'Taut as a thriller' Claire Messud
'A gripping tale of survival at sea - but that's just the beginning' Jennifer Egan
'A smart, swift and thrilling novel' Lauren Groff
From the highly acclaimed author of Schroder, a smart, sophisticated literary page turner about a young family who escape suburbia for a year-long sailing trip that upends all of their lives
Juliet is failing to juggle motherhood and her anemic dissertation when her husband, Michael, informs her that he wants to leave his job and buy a sailboat. The couple are novice sailors, but Michael persuades Juliet to say yes. With their two kids - Sybil, age seven, and George, age two, Juliet and Michael set off for Panama, where their forty-four-foot sailboat awaits them - a boat that Michael has christened the Juliet.
The initial result is transformative: their marriage is given a gust of energy, and even the children are affected by the beauty and wonderful vertigo of travel. The sea challenges them all - and most of all, Juliet, who suffers from postpartum depression.
Sea Wife is told in gripping dual perspectives: Juliet's first-person narration, after the journey, as she struggles to come to terms with the dire, life-changing events that unfolded at sea; and Michael's captain's log - that provides a riveting, slow-motion account of those same inexorable events.
Exuberant, harrowing, witty, and exquisitely written, Sea Wife is impossible to put down.
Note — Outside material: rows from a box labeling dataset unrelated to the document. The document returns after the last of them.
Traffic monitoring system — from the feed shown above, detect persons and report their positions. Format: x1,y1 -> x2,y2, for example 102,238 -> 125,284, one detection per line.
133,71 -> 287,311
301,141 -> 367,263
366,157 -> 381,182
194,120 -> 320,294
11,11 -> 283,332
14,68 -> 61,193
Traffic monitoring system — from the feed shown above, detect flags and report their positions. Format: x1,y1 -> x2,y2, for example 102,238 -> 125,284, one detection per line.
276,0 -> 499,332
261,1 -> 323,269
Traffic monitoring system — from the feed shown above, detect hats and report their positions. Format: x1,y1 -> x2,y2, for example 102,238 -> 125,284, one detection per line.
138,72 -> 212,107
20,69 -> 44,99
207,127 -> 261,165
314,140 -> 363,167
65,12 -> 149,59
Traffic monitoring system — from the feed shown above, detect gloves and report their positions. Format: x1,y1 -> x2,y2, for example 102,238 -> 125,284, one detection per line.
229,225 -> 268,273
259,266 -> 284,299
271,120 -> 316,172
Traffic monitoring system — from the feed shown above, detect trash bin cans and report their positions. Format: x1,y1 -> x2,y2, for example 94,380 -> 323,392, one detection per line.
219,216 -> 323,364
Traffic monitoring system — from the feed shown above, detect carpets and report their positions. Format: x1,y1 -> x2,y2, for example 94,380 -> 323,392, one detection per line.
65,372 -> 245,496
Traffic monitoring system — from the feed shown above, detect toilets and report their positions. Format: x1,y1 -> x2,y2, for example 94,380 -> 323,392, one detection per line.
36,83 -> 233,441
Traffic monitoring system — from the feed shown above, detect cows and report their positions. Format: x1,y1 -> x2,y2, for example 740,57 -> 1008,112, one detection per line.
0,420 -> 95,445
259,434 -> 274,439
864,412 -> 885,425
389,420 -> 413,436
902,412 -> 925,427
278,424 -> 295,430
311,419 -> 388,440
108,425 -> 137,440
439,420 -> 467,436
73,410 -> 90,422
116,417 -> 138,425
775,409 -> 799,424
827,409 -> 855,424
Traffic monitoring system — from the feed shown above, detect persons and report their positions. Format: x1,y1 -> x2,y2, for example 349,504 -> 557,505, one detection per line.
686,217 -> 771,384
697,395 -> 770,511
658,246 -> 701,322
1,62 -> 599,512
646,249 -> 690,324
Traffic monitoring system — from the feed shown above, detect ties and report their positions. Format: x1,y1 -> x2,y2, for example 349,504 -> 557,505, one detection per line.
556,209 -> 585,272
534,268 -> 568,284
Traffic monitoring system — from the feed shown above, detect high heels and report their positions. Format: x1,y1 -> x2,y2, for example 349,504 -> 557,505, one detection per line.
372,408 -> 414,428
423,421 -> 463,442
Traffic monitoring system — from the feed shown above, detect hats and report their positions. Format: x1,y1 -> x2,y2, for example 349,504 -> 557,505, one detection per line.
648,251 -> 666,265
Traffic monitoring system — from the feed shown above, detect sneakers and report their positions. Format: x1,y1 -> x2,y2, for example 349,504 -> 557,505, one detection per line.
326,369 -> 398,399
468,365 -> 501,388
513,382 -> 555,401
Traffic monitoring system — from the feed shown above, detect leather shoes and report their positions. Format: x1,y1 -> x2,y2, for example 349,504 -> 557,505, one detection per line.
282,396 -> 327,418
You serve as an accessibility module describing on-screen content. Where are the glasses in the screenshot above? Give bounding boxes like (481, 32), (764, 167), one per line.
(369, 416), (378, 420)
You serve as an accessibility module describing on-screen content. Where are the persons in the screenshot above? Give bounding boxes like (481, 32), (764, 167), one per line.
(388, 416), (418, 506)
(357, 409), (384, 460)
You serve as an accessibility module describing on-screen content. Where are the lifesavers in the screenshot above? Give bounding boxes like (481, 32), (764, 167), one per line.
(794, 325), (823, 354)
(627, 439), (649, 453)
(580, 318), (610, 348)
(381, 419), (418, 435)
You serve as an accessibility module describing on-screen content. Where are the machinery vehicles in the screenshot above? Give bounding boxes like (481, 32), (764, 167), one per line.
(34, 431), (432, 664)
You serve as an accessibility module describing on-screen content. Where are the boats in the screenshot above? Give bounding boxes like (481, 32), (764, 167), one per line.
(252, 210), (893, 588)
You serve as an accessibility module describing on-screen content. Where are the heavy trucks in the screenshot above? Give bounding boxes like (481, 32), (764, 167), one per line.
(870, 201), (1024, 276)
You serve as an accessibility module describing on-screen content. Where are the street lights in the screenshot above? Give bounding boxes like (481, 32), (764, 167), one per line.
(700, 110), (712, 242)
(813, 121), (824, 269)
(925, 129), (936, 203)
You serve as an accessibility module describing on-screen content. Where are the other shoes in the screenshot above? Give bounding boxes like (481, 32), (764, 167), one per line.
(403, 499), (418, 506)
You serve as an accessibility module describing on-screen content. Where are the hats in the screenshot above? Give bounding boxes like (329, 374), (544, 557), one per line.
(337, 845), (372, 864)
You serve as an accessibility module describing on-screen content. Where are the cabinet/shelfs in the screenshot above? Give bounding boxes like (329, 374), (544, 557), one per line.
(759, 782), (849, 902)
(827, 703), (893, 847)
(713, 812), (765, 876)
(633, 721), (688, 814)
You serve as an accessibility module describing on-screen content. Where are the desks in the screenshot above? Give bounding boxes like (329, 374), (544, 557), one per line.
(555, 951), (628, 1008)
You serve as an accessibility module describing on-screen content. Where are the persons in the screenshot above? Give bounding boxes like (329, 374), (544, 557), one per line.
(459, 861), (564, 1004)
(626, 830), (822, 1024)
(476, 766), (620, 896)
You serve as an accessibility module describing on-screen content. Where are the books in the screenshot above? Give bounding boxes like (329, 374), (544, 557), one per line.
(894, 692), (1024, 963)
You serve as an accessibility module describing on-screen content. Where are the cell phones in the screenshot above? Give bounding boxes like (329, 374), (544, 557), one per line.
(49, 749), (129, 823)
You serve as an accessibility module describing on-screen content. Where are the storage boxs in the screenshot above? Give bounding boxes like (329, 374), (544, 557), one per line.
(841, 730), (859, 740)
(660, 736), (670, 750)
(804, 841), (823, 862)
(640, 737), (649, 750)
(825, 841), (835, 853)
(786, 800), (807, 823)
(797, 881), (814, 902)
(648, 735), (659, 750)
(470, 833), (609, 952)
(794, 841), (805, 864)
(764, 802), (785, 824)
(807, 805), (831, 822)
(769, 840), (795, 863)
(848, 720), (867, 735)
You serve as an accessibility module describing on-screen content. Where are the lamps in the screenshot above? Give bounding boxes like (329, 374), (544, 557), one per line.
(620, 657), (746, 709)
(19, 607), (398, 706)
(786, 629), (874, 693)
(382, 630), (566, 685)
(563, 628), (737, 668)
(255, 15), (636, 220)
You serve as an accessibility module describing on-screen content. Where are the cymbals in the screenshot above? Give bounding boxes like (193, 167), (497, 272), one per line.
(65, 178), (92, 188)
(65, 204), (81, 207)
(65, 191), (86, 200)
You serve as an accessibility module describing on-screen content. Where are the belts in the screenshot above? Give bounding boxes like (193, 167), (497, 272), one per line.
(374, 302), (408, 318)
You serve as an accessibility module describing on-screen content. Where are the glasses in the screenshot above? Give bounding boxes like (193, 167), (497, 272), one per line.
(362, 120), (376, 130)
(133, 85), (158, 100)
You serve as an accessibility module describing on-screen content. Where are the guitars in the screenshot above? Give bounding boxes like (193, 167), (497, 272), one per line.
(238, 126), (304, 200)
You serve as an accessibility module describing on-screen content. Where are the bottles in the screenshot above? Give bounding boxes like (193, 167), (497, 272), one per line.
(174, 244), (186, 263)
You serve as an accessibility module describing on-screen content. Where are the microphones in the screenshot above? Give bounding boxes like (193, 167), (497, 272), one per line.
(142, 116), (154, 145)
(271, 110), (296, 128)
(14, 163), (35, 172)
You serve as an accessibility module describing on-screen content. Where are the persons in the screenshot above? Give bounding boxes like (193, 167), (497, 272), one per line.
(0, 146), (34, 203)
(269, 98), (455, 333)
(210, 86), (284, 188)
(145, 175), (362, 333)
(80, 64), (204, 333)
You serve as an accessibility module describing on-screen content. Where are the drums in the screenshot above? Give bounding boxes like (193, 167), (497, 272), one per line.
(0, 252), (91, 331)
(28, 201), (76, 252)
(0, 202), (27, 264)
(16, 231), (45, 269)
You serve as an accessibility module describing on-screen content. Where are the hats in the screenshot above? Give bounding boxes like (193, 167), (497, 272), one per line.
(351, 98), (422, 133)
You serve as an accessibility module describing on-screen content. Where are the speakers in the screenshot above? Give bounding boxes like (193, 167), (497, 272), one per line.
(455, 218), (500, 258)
A marriage implodes and a husband dies due to the strain of a year sailing around the Caribbean, in Gaige's splendid, wrenching novel (after Schroder). Michael Partlow, an unfulfilled businessman lured by visions of heroic self-sufficiency and idealized memories of his late father, proposes that he and his wife, Juliet a stalled-out poetry PhD candidate and stay-at home mother buy a boat, leave Connecticut, and spend a year sailing with their two young children. Despite Juliet's misgivings and worries, she agrees and the family enters a new wandering lifestyle with moments of joy amid frightening storms, privations, and mounting financial costs. Eventually, the cramped life onboard drives Juliet and Michael into arguments fueled by Juliet's depression and Michael's support of President Trump, and Michael ends up dead from dengue fever. Five months after the end of the voyage, Juliet is mired in a deep depression and gains insight into her marriage by reading Michael's journal, and the story takes a frantic turn when police arrive with questions about a missing person Michael owed money to. Gaige balances the piecemeal explanations of Michael's involvement with a profound depiction of the weight of depression and the pains of a complicated relationship. Every element of this impressive novel clicks into a dazzling, heartbreaking whole. Agent: Kim Witherspoon, InkWell Management.